**How to complete this task:** Output exactly what appears from the line containing "phylum: Chordata" to the end of the data below, and nothing more.
[Raw data — start]
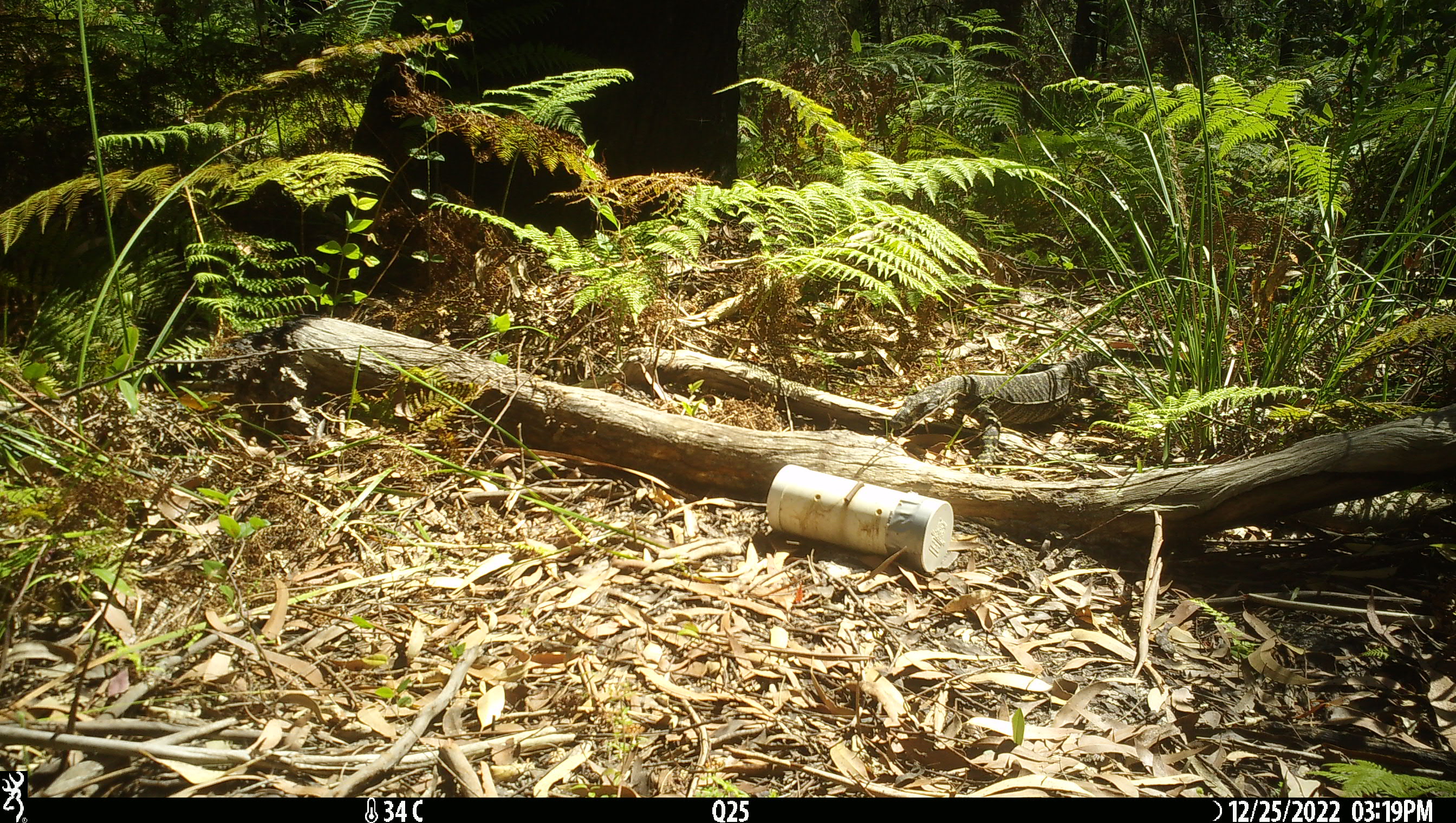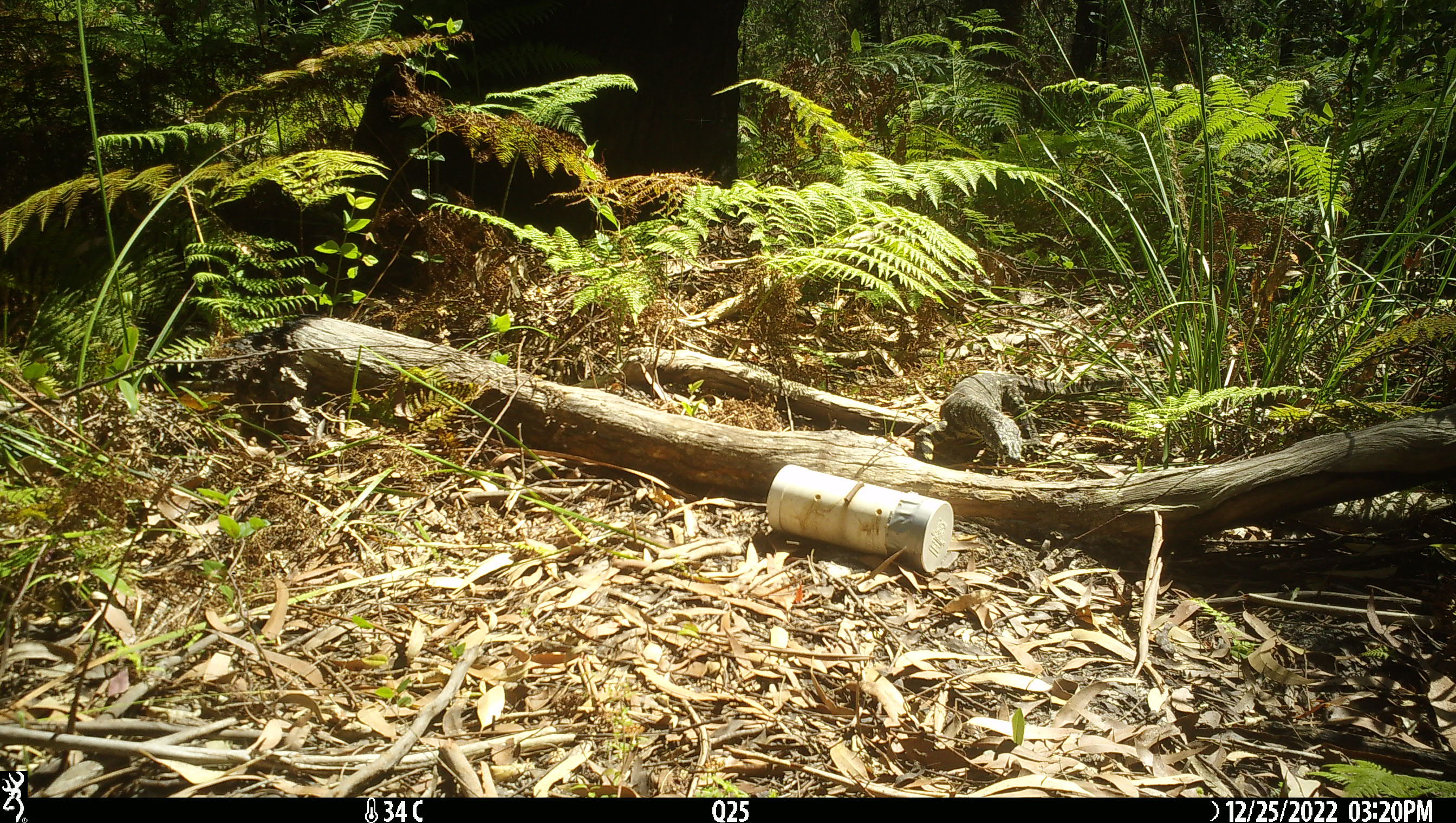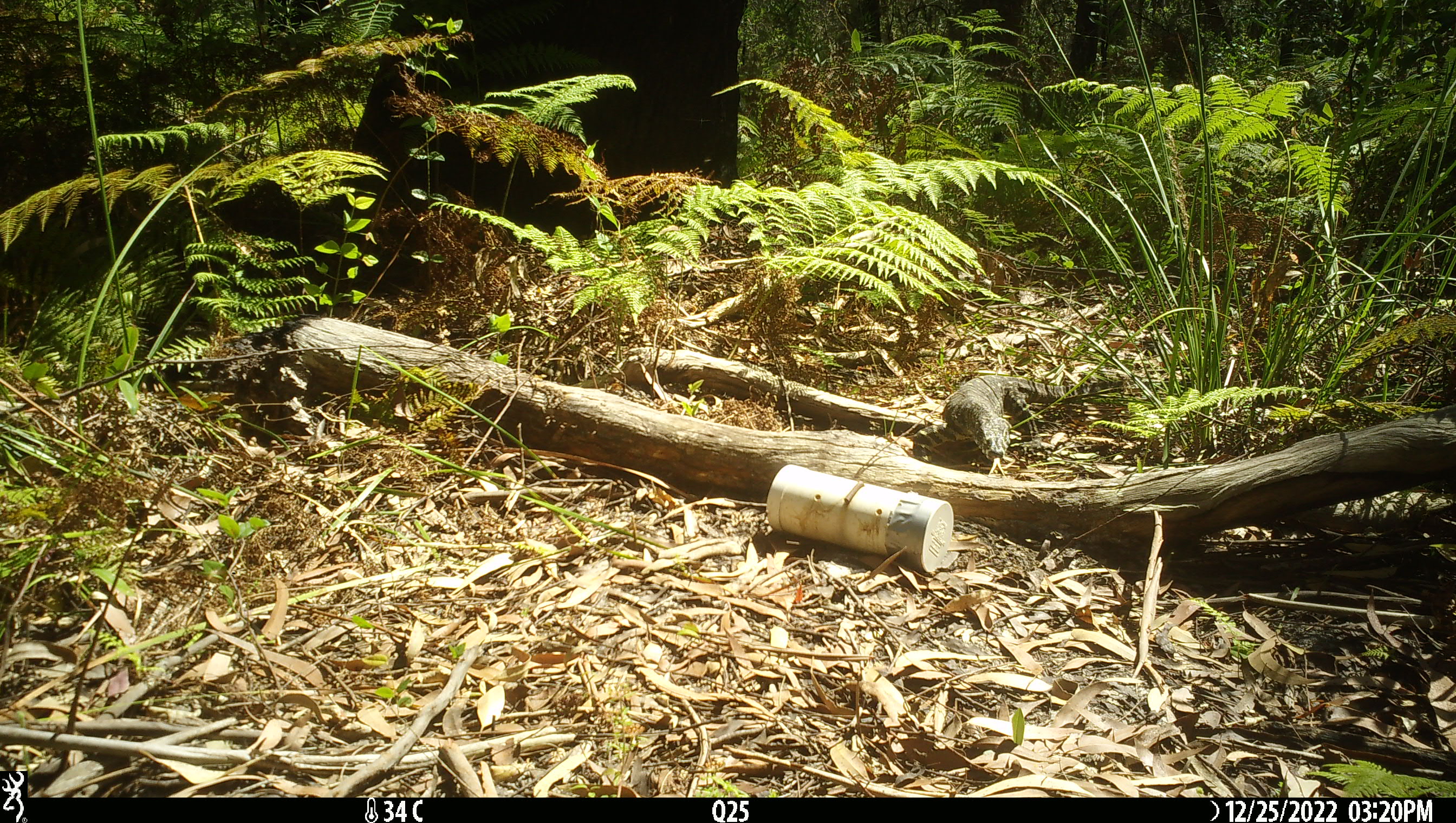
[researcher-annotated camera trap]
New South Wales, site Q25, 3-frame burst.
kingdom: Animalia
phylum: Chordata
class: Reptilia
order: Squamata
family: Varanidae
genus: Varanus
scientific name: Varanus varius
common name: lace monitor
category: goanna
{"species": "goanna (lace monitor) (Varanus varius)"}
[Raw data — finish]
**Answer:**
phylum: Chordata
class: Reptilia
order: Squamata
family: Varanidae
genus: Varanus
scientific name: Varanus varius
common name: lace monitor
category: goanna
{"species": "goanna (lace monitor) (Varanus varius)"}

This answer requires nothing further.